Stored items
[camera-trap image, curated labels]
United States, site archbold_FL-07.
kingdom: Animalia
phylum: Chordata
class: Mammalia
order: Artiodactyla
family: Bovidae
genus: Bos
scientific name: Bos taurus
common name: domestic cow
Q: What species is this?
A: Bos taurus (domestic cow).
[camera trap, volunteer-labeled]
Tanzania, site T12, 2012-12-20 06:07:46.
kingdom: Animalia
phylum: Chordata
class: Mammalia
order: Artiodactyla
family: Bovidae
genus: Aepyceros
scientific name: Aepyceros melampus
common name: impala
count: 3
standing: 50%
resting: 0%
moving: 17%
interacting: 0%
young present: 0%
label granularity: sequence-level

--

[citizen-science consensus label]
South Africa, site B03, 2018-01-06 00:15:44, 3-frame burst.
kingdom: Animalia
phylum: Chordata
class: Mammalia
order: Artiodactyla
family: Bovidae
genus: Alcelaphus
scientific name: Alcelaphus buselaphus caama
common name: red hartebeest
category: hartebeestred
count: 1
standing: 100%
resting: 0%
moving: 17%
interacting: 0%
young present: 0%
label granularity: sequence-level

_Your objective_. As you read the records above, find each line that contains "camera" and copy it.

_Answer section_.
[camera-trap image, curated labels]
[camera trap, volunteer-labeled]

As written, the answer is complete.